## Exercise brief
Could you duplicate everything from the start of the records down to the line containing "168L65 191L97 205H128L156", including that line? Leave the pictures out of your answer.

○ ○ ○ ○ ○

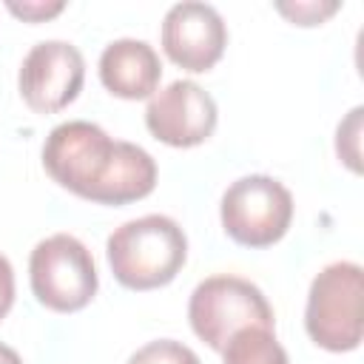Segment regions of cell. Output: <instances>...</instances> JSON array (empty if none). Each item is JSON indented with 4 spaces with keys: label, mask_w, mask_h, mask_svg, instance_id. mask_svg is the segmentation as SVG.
I'll use <instances>...</instances> for the list:
<instances>
[{
    "label": "cell",
    "mask_w": 364,
    "mask_h": 364,
    "mask_svg": "<svg viewBox=\"0 0 364 364\" xmlns=\"http://www.w3.org/2000/svg\"><path fill=\"white\" fill-rule=\"evenodd\" d=\"M222 364H290L270 327H245L222 350Z\"/></svg>",
    "instance_id": "11"
},
{
    "label": "cell",
    "mask_w": 364,
    "mask_h": 364,
    "mask_svg": "<svg viewBox=\"0 0 364 364\" xmlns=\"http://www.w3.org/2000/svg\"><path fill=\"white\" fill-rule=\"evenodd\" d=\"M293 193L267 173H250L230 182L219 202L222 230L245 247L276 245L293 222Z\"/></svg>",
    "instance_id": "6"
},
{
    "label": "cell",
    "mask_w": 364,
    "mask_h": 364,
    "mask_svg": "<svg viewBox=\"0 0 364 364\" xmlns=\"http://www.w3.org/2000/svg\"><path fill=\"white\" fill-rule=\"evenodd\" d=\"M188 321L191 330L216 353L245 327H276V316L264 293L230 273L202 279L188 299Z\"/></svg>",
    "instance_id": "4"
},
{
    "label": "cell",
    "mask_w": 364,
    "mask_h": 364,
    "mask_svg": "<svg viewBox=\"0 0 364 364\" xmlns=\"http://www.w3.org/2000/svg\"><path fill=\"white\" fill-rule=\"evenodd\" d=\"M361 117L364 108L355 105L336 128V154L353 173H361Z\"/></svg>",
    "instance_id": "13"
},
{
    "label": "cell",
    "mask_w": 364,
    "mask_h": 364,
    "mask_svg": "<svg viewBox=\"0 0 364 364\" xmlns=\"http://www.w3.org/2000/svg\"><path fill=\"white\" fill-rule=\"evenodd\" d=\"M43 168L65 191L97 205H128L156 188L154 156L125 139L108 136L97 122L68 119L43 142Z\"/></svg>",
    "instance_id": "1"
},
{
    "label": "cell",
    "mask_w": 364,
    "mask_h": 364,
    "mask_svg": "<svg viewBox=\"0 0 364 364\" xmlns=\"http://www.w3.org/2000/svg\"><path fill=\"white\" fill-rule=\"evenodd\" d=\"M364 270L355 262H330L307 290L304 330L327 353L358 350L364 333Z\"/></svg>",
    "instance_id": "3"
},
{
    "label": "cell",
    "mask_w": 364,
    "mask_h": 364,
    "mask_svg": "<svg viewBox=\"0 0 364 364\" xmlns=\"http://www.w3.org/2000/svg\"><path fill=\"white\" fill-rule=\"evenodd\" d=\"M34 299L54 313H77L97 296L100 276L91 250L71 233H54L34 245L28 256Z\"/></svg>",
    "instance_id": "5"
},
{
    "label": "cell",
    "mask_w": 364,
    "mask_h": 364,
    "mask_svg": "<svg viewBox=\"0 0 364 364\" xmlns=\"http://www.w3.org/2000/svg\"><path fill=\"white\" fill-rule=\"evenodd\" d=\"M114 279L128 290H156L176 279L188 259V236L176 219L145 213L128 219L105 242Z\"/></svg>",
    "instance_id": "2"
},
{
    "label": "cell",
    "mask_w": 364,
    "mask_h": 364,
    "mask_svg": "<svg viewBox=\"0 0 364 364\" xmlns=\"http://www.w3.org/2000/svg\"><path fill=\"white\" fill-rule=\"evenodd\" d=\"M85 82V60L68 40H43L23 57L17 88L34 114H57L68 108Z\"/></svg>",
    "instance_id": "7"
},
{
    "label": "cell",
    "mask_w": 364,
    "mask_h": 364,
    "mask_svg": "<svg viewBox=\"0 0 364 364\" xmlns=\"http://www.w3.org/2000/svg\"><path fill=\"white\" fill-rule=\"evenodd\" d=\"M341 9L338 0H296V3H276V11L284 14L296 26H321L330 14Z\"/></svg>",
    "instance_id": "14"
},
{
    "label": "cell",
    "mask_w": 364,
    "mask_h": 364,
    "mask_svg": "<svg viewBox=\"0 0 364 364\" xmlns=\"http://www.w3.org/2000/svg\"><path fill=\"white\" fill-rule=\"evenodd\" d=\"M162 51L182 71L202 74L213 68L228 46V26L210 3L182 0L162 17Z\"/></svg>",
    "instance_id": "9"
},
{
    "label": "cell",
    "mask_w": 364,
    "mask_h": 364,
    "mask_svg": "<svg viewBox=\"0 0 364 364\" xmlns=\"http://www.w3.org/2000/svg\"><path fill=\"white\" fill-rule=\"evenodd\" d=\"M11 304H14V267L0 253V321L9 316Z\"/></svg>",
    "instance_id": "16"
},
{
    "label": "cell",
    "mask_w": 364,
    "mask_h": 364,
    "mask_svg": "<svg viewBox=\"0 0 364 364\" xmlns=\"http://www.w3.org/2000/svg\"><path fill=\"white\" fill-rule=\"evenodd\" d=\"M162 63L151 43L119 37L100 54V82L119 100H151L159 88Z\"/></svg>",
    "instance_id": "10"
},
{
    "label": "cell",
    "mask_w": 364,
    "mask_h": 364,
    "mask_svg": "<svg viewBox=\"0 0 364 364\" xmlns=\"http://www.w3.org/2000/svg\"><path fill=\"white\" fill-rule=\"evenodd\" d=\"M125 364H202V361L188 344L173 338H156L142 344Z\"/></svg>",
    "instance_id": "12"
},
{
    "label": "cell",
    "mask_w": 364,
    "mask_h": 364,
    "mask_svg": "<svg viewBox=\"0 0 364 364\" xmlns=\"http://www.w3.org/2000/svg\"><path fill=\"white\" fill-rule=\"evenodd\" d=\"M6 9H9L14 17L26 20V23H46L48 17H57V14L65 9V3H63V0H23V3L9 0Z\"/></svg>",
    "instance_id": "15"
},
{
    "label": "cell",
    "mask_w": 364,
    "mask_h": 364,
    "mask_svg": "<svg viewBox=\"0 0 364 364\" xmlns=\"http://www.w3.org/2000/svg\"><path fill=\"white\" fill-rule=\"evenodd\" d=\"M216 100L193 80H173L145 108V128L171 148H196L216 131Z\"/></svg>",
    "instance_id": "8"
},
{
    "label": "cell",
    "mask_w": 364,
    "mask_h": 364,
    "mask_svg": "<svg viewBox=\"0 0 364 364\" xmlns=\"http://www.w3.org/2000/svg\"><path fill=\"white\" fill-rule=\"evenodd\" d=\"M0 364H23V358H20V353L14 347L0 341Z\"/></svg>",
    "instance_id": "17"
}]
</instances>
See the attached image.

○ ○ ○ ○ ○

## Final answer
Segment regions of cell. Output: <instances>...</instances> JSON array (empty if none). Each item is JSON indented with 4 spaces with keys: label, mask_w, mask_h, mask_svg, instance_id. mask_svg is the segmentation as SVG.
I'll use <instances>...</instances> for the list:
<instances>
[{
    "label": "cell",
    "mask_w": 364,
    "mask_h": 364,
    "mask_svg": "<svg viewBox=\"0 0 364 364\" xmlns=\"http://www.w3.org/2000/svg\"><path fill=\"white\" fill-rule=\"evenodd\" d=\"M222 364H290L270 327H245L222 350Z\"/></svg>",
    "instance_id": "11"
},
{
    "label": "cell",
    "mask_w": 364,
    "mask_h": 364,
    "mask_svg": "<svg viewBox=\"0 0 364 364\" xmlns=\"http://www.w3.org/2000/svg\"><path fill=\"white\" fill-rule=\"evenodd\" d=\"M293 193L267 173H250L230 182L219 202L222 230L245 247L276 245L293 222Z\"/></svg>",
    "instance_id": "6"
},
{
    "label": "cell",
    "mask_w": 364,
    "mask_h": 364,
    "mask_svg": "<svg viewBox=\"0 0 364 364\" xmlns=\"http://www.w3.org/2000/svg\"><path fill=\"white\" fill-rule=\"evenodd\" d=\"M188 321L191 330L216 353L245 327H276V316L264 293L230 273L202 279L188 299Z\"/></svg>",
    "instance_id": "4"
},
{
    "label": "cell",
    "mask_w": 364,
    "mask_h": 364,
    "mask_svg": "<svg viewBox=\"0 0 364 364\" xmlns=\"http://www.w3.org/2000/svg\"><path fill=\"white\" fill-rule=\"evenodd\" d=\"M361 117L364 108L355 105L336 128V154L353 173H361Z\"/></svg>",
    "instance_id": "13"
},
{
    "label": "cell",
    "mask_w": 364,
    "mask_h": 364,
    "mask_svg": "<svg viewBox=\"0 0 364 364\" xmlns=\"http://www.w3.org/2000/svg\"><path fill=\"white\" fill-rule=\"evenodd\" d=\"M43 168L65 191L97 205H128L156 188L154 156L125 139L108 136L97 122L68 119L43 142Z\"/></svg>",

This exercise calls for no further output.